01 March 2021 - 12:21 PM

Dr. Fauci schooled North Dakota's utter nutter guv.


Biden’s chief medical adviser Dr. Anthony Fauci hit back at South Dakota Gov. Kristi Noem’s harsh criticism of him on Sunday, saying her comments about him at this weekend’s Conservative Political Action Conference (CPAC) were “not very helpful” and “unfortunate.”

Noem, who has received praise from conservatives for largely ignoring coronavirus restrictions and guidelines, got a standing ovation from the CPAC crowd when she boasted about ignoring the medical advice of experts and called out Fauci for supposedly being “wrong.” Appearing on CBS News’ Face the Nation, Fauci was asked if that sentiment was an impediment to the nation’s recovery.

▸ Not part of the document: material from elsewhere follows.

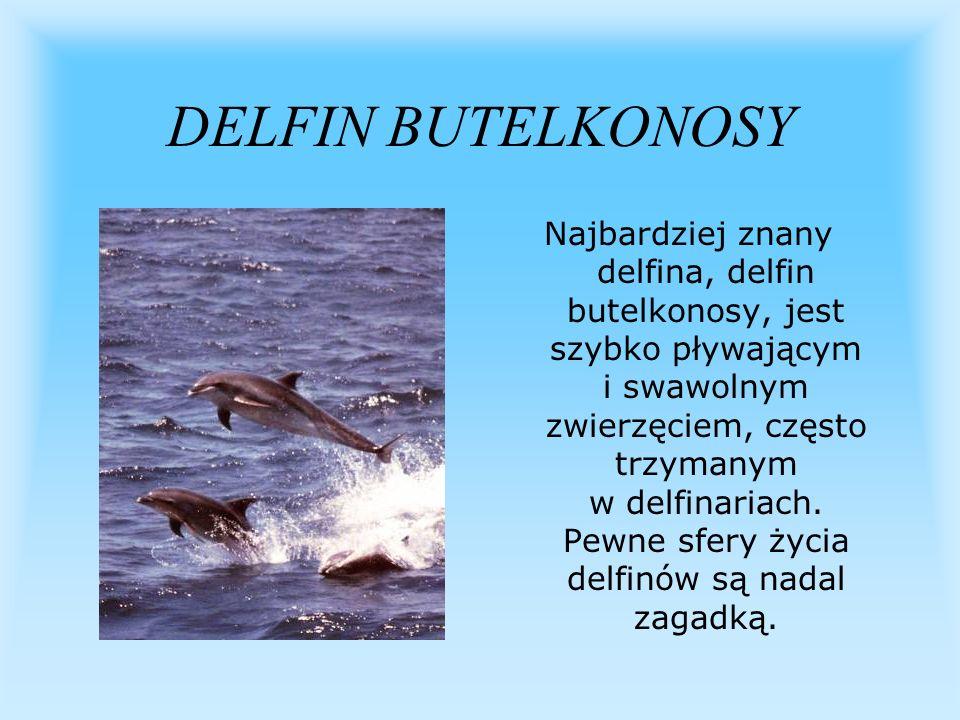 DELFIN BUTELKONOSY Najbardziej znany delfina, delfin butelkonosy, jest szybko pływającym i swawolnym zwierzęciem, często trzymanym w delfinariach. Pew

“It’s unfortunate but it’s not really helpful because sometimes you think things are going well and just take a look at the numbers, they don’t lie,” he said. During an interview with Noem on the same program, anchor Margaret Brennan grilled the Republican governor and potential 2024 presidential candidate on her state’s poor performance with the deadly virus.

“So for your state, you have, if you look at starting in July, which was after that spring peak, you have the highest death rate in cumulative COVID deaths per million in the country,” Brennan said, adding: “I know you’re conservative and you care about the sanctity of life. So how can you justify making decisions that put the health of your constituents at risk?”

Noem, meanwhile, brushed off the question, instead telling Brennan that “those are questions that you should be asking every other governor in this country as well.”